Conversely, let \( w\in {\cap}_{j=1}^n{A}_j^{\ast}\left({p}_j\right) \); then g_j(w) ≧ p_j for j = 1, 2,…,n. From the definition of g_j, this implies w l^j ≧1 for all l^j∈A_j(l/p_j), j = 1, 2,…,n. Choosing l^j∈ A_j (1/p_j) such that

$$ {\displaystyle \begin{array}{l}\sum \limits_{j=1}^n{\lambda}_j{l}^j=l,\varPi \left(p,l\right)\geqq \sum \limits_{j=1}^n\hfill \\ {}\kern1em {p}_j{f}_j\left({\lambda}_j{l}^j\right)=\sum \limits_{j=1}^n{\lambda}_j{p}_j{f}_j\left({l}^i\right)\geqq \sum \limits_{j=1}^n{\lambda}_j=1,\hfill \end{array}} $$

(74)

Hence

$$ w\cdot l=w\cdot \sum_{j=1}^n{\lambda}_j{l}^j=\sum_{j=1}^n{\lambda}_jw\cdot {l}^j\geqq 1, $$

(75)

------------------------

- Work to be completed
Carry on the mathematical derivation about the sets A_j and the profit function from the point where it stops, starting after equation (75). The lines that follow have nothing to do with the mathematical passage above.

- Raw data
------------------------

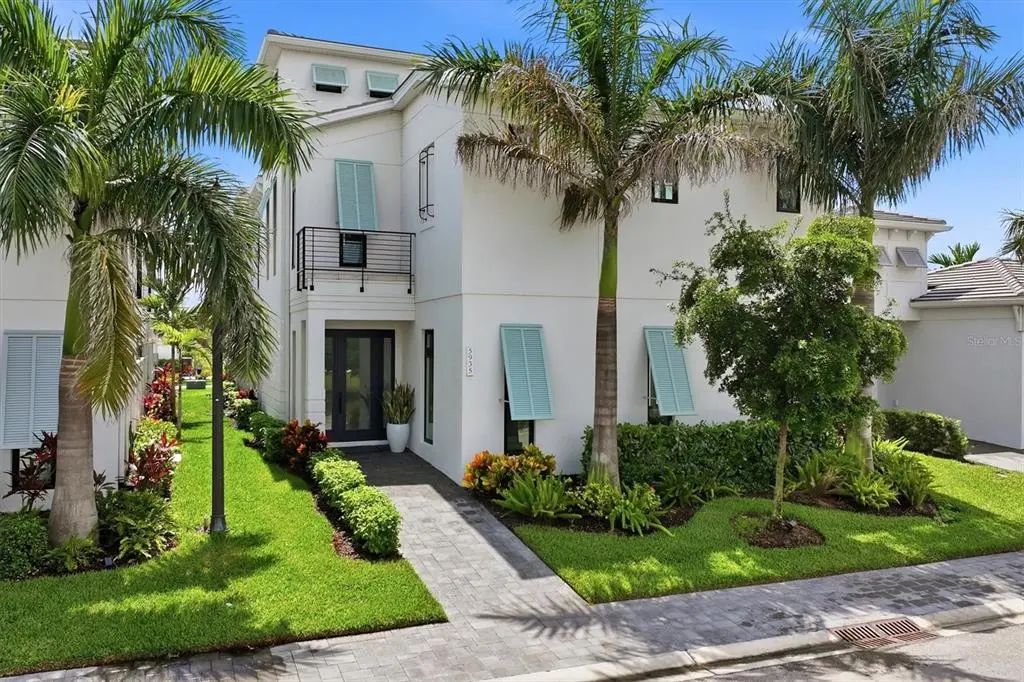 5935 Redbay Boulevard, BRADENTON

------------------------

- Exercise answer
From the definition (66) this implies Γ(p, w)≧ 1, and thus by (68) it follows that w ∈ A^*(p). q.e.d.

Let us introduce a further assumption, that each f_j is

1. (f)

   Differentiable.

Then from Theorem 7 it follows that Π(p, .) is differentiable. Its partial derivative with respect to l_iis defined as the Stolper–Samuelson Function

$$ {\widehat{w}}_i\left(p,l\right)\equiv \frac{\partial }{\partial {l}_i}\varPi \left(p,l\right)\left(i=1,2,\dots, m\right), $$

(76)

and the corresponding vector-valued function \( {\widehat{w}}_i\left(p,l\right)\equiv \partial \prod \left(p,l\right)/\partial l \) is called the Stolper-Samuelson mapping. The values of this function are the shadow or implicit factor rentals of the respective factors.

Setting up the Lagrangean function

$$ L\left(V,w;p,l\right)=\sum_{j=1}^n{p}_j{f}_j\left({\upsilon}_j\right)-\sum_{i=1}^m{w}_i\left(\sum_{j=1}^n{\upsilon}_{ij}-{l}_i\right) $$

(77)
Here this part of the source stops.